[TASK DESCRIPTION]
Leave the images out and write out each entry exactly as shown.

[PROVIDED DATA]

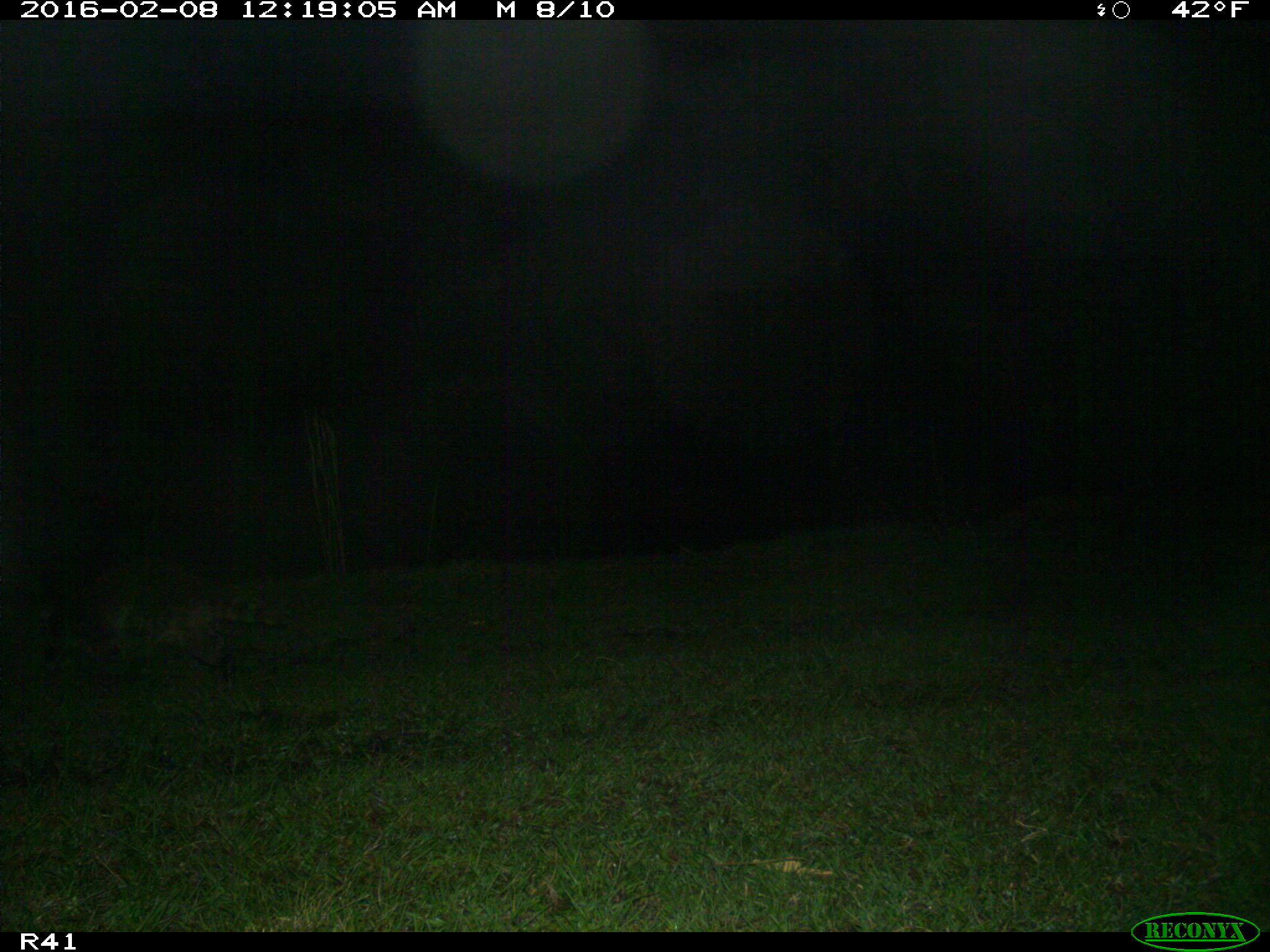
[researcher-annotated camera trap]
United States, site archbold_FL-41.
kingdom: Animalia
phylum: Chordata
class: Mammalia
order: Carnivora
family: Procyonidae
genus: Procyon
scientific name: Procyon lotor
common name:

[RESULT OF THE TASK]
[researcher-annotated camera trap]
United States, site archbold_FL-41.
kingdom: Animalia
phylum: Chordata
class: Mammalia
order: Carnivora
family: Procyonidae
genus: Procyon
scientific name: Procyon lotor
common name:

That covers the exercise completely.